To glance through student projects full of painstakingly drawn color illustrations and meticulously footnoted research from domestic and overseas sources is to wonder whether one is, indeed, still in the world of Soviet learning.

In fact, Mr. Merkulov's field is one in which innovation was muscularly, sometimes fatally, curbed under Stalin. Trofim Lysenko, Stalin's personal favorite among geneticists, propounded the offbeat, and since buried, idea that environmental attributes could be passed on genetically - for instance, that perfectly managed Soviet socialist citrus trees might thrive in the chilly north.

Asked whether Lysenko is taught at Moscow High School No. 199, Merkulov smiles and replies gingerly: ''No. We must teach things that are stable, in that children accept these things as law. . . . Let the experts argue out Lysenko.''

In itself, school No. 199 is nothing special. Under the Soviet system, individual high schools develop their own course specialties within the set national curriculum, for students in their final two years. Yet officials' remarks suggest there are too few teachers like Boris Merkulov to staff such programs.

Whether for this or other reasons, despite the 1950s vintage panic in the West over Soviet math-and-science curricula, it is Soviets who still play catch-up to Western technological innovation. Why, after all, aren't CIA operatives ever caught trying to steal Soviet microchips or Soviet computers?

Computers, for Moscow, are an increasingly important focus of educational strategy.

Anatoly Alexandrov, head of the Soviet Academy of Sciences, argued in an interview with the Monitor last year that the Soviets do not lag behind noncommunist nations in computer technology. The main problem, he says, is that ''our industry does not have enough qualified (computer-conversant) personnel.'' Interestingly, the academy set up a special computer department earlier this year.

Mrs. Zhuravleva, the deputy Soviet education minister, agrees with the academy. She says plans are being drawn up to train not just computer programmers, but nonspecialists familiar with the workings and uses of computers. There is talk, she says, of importing East-bloc microcomputers for Soviet schools - but she acknowledges that the cost of such a project and the need for changes in the national curriculum rule out instant implementation.
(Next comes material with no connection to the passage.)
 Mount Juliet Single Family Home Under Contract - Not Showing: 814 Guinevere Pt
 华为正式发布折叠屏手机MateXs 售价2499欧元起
Meanwhile, although she says the US is ''probably ahead of us in this (computer-training) area,'' the deputy minister argues the lag may not be utterly damaging. ''We are watching where you went wrong. It was the same with mathematics,'' she says. ''You (Americans) ran very quickly at one point, then stopped.''

For its part, the Academy of Pedagogical Sciences is working on applications for the Soviets' own first microcomputer - similar (a virtual copy, Western experts charge) to the US Apple II. Academy officials say there are not yet any firm target dates for installing the Soviet machines in schools. The officials also say ministry representatives may visit the US to get a closer look at ''computerization'' of schools there.

Soviet schools seem to encounter many of the same hitches that the Soviet economy does.
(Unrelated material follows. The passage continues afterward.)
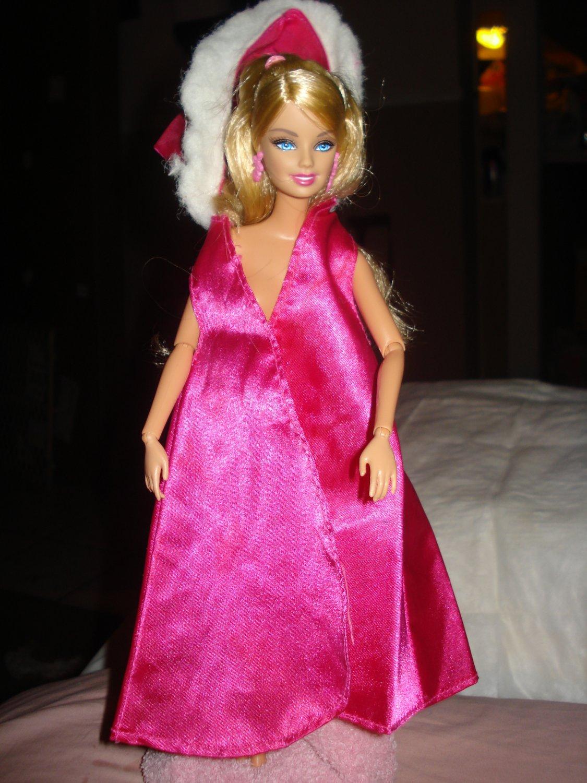 Vintage hot pink cape with white fur trimmed hood for Barbie - ev05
For one, the planning often can't keep pace with real life. Thus it may take more time than officials would like to join a school computer rage that dog-eat-dog US capitalism has experienced for some time now. And thus the Soviet school system may - and, the Soviet news media suggest, does - churn out too many engineers for the job pool and not enough high school teachers or computer whizzes.
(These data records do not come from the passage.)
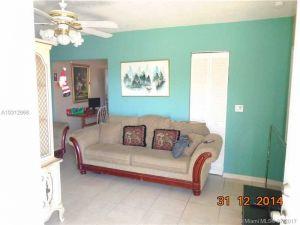 6910 5 Pl. Miami, Florida - Hometaurus
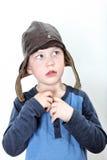 Liten pojke som bär den historiska lädermotorcykelhuven som ser till bästa vänstert Arkivbild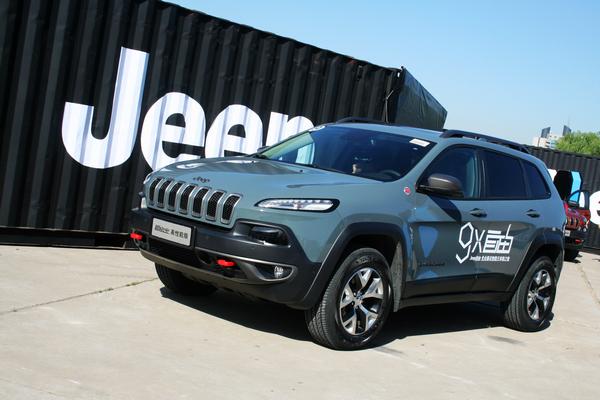 暖男硬汉两相宜:体验Jeep自由光Trailhawk高性能版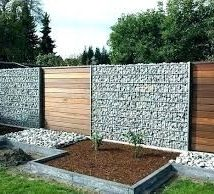 Diy Living Fence Art 39 214x194 - Heart-Stopping DIY Living Fence Art Ideas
Moreover, even at university level, studies may imperfectly relate to tasks facing the Soviet economy. A recent Pravda article laments that advanced science dissertations often have little relevance to Soviet economic challenges and make insufficient use of computer-age tools. In recent years, some 2,500 experimental ''educational-production complexes'' for high school students have been established throughout the country, the idea being that educators and managers should pool efforts to improve the professional mix of graduates. Mrs. Zhuravleva says the idea has promise, but that so far only about a third of the program's student participants had pursued related careers afterward.

And the Soviet system has the problem of coping with its own successes.

The fact that millions more Soviet citizens possess a secondary education than several decades ago means that many more crave further, university-level schooling (like secondary education, it is subsidized by the state) over a direct exit to the job pool. This is true, Mrs. Zhuravleva notes, even though less high-brow professions pay more.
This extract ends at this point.